Bartender Kris Rodriguez pours a trio of rum shots.

Bartender Kris Rodriguez pours a trio of rum shots.

Photo/Eric Marks

Visit for more information.

This particular Saturday was the epitome of middle-class, semi-suburban life. Little League opening day and pictures, a kid’s birthday party, buying school uniforms—about all that was missing was a visit to Home Depot, maybe Bed Bath & Beyond, and I’d complete my day of domestic responsibilities.

I say semi-suburban, because I feel like I live my life straddling the line between the urban—working and often playing downtown, living inside the McCarran loop, fairly meshed with the metropolitan side of Reno life—and the suburban—Costco, kids’ sports, and yard work on the weekends. If I had to pick a place that symbolizes the semi-suburban landscape, it has to be Viewcrest Center.

What’s that you say? You’ve never heard of Viewcrest Center? You’ve probably driven past it. Sitting nonchalantly above McCarran Boulevard where Kings Row crosses, the aging strip mall—not quite run-down, but not hip either. I managed to find time for a beer on this most semi-suburban Saturday, at Chewy & Jugs, one of the bars nestled in alongside the church, yoga studio, pizza place and other businesses in the center.

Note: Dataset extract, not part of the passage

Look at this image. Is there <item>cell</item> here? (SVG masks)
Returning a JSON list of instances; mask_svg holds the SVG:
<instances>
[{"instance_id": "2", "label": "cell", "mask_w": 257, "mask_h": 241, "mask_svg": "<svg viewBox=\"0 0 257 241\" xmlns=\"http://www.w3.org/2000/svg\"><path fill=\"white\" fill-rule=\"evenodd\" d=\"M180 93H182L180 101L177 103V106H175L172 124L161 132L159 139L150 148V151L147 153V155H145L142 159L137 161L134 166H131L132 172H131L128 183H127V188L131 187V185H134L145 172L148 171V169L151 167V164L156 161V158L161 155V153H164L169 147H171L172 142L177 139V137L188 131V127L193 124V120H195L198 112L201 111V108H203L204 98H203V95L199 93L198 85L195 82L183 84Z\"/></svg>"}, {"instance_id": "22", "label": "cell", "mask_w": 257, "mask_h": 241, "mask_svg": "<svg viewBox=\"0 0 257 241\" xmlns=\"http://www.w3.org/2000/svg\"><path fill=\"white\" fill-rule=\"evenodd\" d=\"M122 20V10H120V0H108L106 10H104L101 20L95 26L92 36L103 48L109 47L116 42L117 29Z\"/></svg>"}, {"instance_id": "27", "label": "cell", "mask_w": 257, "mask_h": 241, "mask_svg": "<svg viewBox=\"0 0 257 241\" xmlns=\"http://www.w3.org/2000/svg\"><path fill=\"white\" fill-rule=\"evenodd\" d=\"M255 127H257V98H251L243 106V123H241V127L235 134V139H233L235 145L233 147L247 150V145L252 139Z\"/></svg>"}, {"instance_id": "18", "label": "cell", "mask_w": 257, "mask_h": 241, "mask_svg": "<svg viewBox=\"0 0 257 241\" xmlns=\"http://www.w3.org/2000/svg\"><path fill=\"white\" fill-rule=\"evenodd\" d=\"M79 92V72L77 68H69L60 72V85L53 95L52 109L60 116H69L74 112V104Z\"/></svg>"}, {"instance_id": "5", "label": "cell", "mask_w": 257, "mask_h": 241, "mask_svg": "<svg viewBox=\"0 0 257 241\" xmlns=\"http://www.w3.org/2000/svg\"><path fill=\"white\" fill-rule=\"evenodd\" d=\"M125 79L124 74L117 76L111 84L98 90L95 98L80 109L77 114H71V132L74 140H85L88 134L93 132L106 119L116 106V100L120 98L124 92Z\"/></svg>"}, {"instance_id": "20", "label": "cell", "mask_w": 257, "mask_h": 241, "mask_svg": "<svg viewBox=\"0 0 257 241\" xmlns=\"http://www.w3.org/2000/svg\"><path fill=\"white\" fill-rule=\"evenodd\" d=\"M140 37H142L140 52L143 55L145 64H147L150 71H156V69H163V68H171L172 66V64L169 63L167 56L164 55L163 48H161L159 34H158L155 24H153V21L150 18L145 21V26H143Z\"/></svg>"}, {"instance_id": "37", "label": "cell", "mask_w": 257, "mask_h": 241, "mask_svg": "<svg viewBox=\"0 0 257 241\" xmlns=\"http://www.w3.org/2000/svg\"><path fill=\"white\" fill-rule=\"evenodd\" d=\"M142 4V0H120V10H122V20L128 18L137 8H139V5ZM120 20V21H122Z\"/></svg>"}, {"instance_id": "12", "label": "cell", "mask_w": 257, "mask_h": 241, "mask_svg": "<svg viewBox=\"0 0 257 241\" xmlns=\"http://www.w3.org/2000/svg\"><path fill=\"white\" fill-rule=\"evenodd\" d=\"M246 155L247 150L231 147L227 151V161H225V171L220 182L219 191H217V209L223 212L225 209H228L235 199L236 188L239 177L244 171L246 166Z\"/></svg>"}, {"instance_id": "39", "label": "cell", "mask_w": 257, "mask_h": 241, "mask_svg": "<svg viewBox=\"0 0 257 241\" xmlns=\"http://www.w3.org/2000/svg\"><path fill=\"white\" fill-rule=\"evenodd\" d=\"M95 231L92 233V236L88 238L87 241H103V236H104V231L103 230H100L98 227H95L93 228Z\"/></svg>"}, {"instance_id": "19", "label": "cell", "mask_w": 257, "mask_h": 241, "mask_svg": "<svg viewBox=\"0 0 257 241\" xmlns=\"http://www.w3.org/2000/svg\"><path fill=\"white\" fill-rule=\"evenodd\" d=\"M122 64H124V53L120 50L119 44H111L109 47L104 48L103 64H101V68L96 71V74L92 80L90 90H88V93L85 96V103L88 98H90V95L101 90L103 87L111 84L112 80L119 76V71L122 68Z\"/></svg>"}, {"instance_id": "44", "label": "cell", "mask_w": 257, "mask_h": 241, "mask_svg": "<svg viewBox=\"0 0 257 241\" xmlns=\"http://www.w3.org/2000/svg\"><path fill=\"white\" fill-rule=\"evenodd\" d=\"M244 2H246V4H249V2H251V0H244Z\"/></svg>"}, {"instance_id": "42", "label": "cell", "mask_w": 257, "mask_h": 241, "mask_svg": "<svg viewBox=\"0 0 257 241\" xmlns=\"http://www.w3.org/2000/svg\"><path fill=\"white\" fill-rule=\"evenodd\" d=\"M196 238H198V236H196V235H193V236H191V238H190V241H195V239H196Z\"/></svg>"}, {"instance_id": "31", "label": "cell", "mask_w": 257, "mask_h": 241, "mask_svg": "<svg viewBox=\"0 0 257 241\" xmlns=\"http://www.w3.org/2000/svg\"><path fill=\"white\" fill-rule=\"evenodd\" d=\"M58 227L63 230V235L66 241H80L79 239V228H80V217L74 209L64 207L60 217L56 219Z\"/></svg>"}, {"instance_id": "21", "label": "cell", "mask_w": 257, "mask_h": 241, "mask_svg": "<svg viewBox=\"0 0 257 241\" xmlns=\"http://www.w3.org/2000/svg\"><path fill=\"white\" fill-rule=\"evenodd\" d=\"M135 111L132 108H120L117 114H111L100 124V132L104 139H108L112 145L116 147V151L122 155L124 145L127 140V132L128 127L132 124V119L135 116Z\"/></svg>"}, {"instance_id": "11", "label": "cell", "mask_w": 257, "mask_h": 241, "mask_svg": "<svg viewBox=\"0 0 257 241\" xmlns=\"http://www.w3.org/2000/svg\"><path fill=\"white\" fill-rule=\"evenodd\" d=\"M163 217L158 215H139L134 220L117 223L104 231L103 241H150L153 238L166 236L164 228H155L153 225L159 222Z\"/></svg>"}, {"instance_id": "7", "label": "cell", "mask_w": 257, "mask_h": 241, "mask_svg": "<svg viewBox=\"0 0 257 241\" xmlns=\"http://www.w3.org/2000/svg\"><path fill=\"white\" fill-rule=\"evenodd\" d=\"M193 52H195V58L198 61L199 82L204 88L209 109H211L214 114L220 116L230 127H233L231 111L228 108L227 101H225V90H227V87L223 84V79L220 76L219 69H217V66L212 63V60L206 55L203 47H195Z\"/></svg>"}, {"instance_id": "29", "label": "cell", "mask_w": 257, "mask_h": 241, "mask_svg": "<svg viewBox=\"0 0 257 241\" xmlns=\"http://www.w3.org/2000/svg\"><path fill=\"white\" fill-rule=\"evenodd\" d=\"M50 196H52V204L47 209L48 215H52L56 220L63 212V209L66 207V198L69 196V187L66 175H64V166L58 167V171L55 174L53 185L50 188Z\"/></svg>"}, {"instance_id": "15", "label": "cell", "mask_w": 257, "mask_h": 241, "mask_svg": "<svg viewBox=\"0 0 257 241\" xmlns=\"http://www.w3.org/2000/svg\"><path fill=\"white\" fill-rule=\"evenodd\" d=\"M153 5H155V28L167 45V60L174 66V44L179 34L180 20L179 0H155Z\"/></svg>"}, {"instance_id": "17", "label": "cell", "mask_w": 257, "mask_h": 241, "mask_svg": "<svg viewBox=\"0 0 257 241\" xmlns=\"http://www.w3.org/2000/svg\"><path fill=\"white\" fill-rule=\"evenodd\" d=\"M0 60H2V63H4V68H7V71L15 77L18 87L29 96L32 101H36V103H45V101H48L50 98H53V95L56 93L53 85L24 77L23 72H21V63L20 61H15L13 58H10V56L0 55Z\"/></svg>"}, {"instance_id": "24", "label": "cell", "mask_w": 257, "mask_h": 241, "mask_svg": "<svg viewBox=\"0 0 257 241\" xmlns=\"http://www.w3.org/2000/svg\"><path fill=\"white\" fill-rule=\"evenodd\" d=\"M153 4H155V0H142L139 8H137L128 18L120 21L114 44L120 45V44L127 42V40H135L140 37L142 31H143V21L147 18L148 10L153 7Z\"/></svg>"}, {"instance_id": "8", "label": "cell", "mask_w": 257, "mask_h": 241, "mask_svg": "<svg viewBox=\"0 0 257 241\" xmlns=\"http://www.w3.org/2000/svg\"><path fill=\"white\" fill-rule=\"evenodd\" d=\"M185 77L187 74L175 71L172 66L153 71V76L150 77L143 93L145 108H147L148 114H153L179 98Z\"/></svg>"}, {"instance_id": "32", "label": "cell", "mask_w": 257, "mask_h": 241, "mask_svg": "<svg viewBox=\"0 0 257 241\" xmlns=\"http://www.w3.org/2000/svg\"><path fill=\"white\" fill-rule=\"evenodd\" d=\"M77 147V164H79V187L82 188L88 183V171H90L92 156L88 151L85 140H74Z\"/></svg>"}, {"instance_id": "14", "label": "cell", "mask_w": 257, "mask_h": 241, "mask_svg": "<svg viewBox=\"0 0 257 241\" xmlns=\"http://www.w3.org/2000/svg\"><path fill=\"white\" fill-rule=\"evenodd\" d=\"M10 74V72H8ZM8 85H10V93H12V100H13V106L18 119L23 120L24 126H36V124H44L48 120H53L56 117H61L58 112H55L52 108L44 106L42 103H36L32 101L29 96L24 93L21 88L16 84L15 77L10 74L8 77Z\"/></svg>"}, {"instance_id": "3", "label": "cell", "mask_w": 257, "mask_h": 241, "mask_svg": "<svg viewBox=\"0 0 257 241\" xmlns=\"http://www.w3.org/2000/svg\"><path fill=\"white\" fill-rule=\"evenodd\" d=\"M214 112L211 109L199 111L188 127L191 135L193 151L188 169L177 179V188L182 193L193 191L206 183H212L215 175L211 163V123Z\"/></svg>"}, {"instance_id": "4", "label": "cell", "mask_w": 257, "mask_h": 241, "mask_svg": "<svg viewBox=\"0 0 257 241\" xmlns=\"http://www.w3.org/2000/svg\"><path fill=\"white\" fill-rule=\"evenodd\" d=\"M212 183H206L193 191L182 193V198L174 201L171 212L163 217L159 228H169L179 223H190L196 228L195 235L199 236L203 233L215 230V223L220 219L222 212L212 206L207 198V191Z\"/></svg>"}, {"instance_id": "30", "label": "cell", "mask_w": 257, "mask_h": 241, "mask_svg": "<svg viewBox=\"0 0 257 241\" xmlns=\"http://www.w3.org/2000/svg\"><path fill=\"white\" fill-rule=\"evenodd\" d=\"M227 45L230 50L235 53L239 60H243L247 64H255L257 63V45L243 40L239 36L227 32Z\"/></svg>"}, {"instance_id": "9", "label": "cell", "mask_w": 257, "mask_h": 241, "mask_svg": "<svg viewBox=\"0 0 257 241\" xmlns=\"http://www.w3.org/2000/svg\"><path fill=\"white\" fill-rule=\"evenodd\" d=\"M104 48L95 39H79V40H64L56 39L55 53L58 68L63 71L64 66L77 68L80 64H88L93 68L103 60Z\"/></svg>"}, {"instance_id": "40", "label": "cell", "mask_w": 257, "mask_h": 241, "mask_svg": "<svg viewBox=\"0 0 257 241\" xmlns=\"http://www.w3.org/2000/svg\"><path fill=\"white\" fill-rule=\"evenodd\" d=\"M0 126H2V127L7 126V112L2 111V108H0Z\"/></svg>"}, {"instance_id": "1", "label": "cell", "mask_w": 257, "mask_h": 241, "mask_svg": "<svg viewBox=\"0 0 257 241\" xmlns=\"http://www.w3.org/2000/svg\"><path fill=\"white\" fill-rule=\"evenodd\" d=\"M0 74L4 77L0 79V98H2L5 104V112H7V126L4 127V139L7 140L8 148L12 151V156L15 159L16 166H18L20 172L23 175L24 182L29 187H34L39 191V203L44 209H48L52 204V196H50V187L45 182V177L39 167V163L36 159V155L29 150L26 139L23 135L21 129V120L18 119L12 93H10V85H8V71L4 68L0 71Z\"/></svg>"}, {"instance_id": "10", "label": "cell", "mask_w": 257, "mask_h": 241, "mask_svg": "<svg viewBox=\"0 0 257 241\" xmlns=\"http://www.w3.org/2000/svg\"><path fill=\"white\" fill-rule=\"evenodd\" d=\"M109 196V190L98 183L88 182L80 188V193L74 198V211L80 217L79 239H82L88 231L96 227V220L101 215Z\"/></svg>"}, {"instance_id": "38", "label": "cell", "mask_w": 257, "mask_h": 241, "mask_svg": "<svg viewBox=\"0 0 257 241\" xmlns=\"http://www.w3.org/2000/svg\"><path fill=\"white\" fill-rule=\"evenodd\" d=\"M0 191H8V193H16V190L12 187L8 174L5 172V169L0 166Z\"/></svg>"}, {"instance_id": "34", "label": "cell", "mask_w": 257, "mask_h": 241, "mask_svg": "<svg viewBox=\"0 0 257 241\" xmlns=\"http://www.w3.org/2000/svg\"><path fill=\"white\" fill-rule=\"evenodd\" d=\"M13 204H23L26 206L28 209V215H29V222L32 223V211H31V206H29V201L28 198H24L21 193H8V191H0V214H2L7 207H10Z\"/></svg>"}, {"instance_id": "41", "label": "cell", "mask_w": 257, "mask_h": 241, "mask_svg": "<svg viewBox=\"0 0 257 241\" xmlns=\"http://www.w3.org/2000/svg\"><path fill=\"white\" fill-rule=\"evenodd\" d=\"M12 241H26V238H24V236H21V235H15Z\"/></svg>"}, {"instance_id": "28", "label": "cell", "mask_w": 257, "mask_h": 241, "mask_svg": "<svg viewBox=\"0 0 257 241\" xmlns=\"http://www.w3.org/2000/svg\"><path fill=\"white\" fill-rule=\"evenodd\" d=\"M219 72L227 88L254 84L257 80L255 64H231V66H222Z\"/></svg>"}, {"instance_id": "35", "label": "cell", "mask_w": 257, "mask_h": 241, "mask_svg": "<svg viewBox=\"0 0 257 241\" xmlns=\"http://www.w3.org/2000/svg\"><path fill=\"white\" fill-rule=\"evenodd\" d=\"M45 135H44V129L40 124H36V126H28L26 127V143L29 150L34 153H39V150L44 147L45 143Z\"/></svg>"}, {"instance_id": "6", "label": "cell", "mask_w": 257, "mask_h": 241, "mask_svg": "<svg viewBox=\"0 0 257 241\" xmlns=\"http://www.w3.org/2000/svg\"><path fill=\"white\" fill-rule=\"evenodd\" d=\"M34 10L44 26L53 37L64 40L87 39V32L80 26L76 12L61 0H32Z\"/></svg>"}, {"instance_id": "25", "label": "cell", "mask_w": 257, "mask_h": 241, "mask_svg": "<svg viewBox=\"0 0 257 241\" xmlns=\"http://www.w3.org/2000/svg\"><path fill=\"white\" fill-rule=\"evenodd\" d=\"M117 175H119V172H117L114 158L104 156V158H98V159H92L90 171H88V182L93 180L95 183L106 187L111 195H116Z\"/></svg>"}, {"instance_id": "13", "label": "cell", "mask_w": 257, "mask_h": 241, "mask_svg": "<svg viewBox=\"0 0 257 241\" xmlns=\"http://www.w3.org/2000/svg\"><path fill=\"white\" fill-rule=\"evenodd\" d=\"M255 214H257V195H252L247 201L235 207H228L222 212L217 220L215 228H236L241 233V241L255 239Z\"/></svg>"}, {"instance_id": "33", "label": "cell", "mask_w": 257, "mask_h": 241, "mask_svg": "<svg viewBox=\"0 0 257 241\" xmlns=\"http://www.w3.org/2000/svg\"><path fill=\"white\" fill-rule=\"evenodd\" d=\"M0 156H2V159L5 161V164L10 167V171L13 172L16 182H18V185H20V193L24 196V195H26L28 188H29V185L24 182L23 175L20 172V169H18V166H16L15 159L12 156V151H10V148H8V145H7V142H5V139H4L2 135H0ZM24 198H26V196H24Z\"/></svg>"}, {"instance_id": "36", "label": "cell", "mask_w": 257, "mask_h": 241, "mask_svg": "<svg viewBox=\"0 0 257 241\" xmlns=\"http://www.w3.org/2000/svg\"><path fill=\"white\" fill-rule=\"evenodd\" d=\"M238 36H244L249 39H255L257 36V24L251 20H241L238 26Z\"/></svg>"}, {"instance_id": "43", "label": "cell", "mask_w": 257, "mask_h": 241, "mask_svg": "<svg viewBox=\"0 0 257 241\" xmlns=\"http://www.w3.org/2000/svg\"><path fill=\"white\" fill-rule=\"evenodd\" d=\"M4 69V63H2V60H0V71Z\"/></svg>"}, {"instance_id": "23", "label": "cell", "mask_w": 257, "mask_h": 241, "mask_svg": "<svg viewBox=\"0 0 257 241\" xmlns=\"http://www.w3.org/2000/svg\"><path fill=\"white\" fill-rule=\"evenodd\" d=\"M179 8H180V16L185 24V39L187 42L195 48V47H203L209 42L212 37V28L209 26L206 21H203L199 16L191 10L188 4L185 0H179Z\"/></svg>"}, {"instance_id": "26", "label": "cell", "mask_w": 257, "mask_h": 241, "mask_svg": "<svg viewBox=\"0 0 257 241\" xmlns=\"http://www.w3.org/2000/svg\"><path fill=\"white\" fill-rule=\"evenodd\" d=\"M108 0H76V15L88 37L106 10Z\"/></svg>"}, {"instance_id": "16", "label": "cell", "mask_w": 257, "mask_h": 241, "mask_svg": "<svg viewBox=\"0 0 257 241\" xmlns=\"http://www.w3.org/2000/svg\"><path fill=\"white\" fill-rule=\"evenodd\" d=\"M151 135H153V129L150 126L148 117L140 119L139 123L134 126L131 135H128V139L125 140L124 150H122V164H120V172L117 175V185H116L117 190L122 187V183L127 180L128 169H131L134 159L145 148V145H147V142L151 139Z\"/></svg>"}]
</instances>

I remember Chewy & Jug’s being popular with the college crowd during my University of Nevada, Reno days, a nearby alternative to the most popular bars closer to campus. I don’t know if that’s still the case, but it didn’t feel much like a college bar when I visited. An assortment of apparent regulars occupied about half the bar, enjoying banter with each other and the bartender. People walking in were greeted by name—my wife’s comparison to Cheers isn’t far off. Like Viewcrest Center, Chewy and Jug’s has that well-worn, settled-in feel—it’s been there a while, it’s a neighborhood joint, not fancy or hip, but not a dive either. The retro beer signs and assorted old junk and memorabilia decor sort of dictate this mid level of fanciness/dive, I’ve decided.

Without trying, I wandered in during happy hour, and it’s called that for a reason—$2.50 for a pint of local Brewer’s Cabinet imperial brown ale, called Dirty Wookie, definitely brought more joy to my afternoon. A dozen taps of decent craft beer options are available, but an ice-filled box of longneck macro lagers looks to be the more popular choice here. While I fiddled with my phone and sipped my beer, I noticed a Jack Daniel’s tap, though, so despite the mild crowd now, perhaps things get a little crazier later. At happy hour prices, my planned stop for one drink becomes two, and I could still afford to lose at video blackjack too.

We had dinner plans later so I wasn’t eating, but if that wasn’t the case, I might have considered some bar food from the dubiously self-proclaimed “world famous” grill. In addition to eating, sports betting, pool tables and a few TVs round out the possible pastimes to engage in while you drink. And despite the smoking ban, there’s still a cigarette vending machine, situated conveniently next to the door so you can grab a pack on your way out to the sidewalk smoking area.

Never one to let curiosity slide, I asked about the bar’s name. The bartender explained that the two former owners simply used their college nicknames to name their bar. I had hoped for a better story, but I guess it’s appropriate—not too fancy, not too run-down.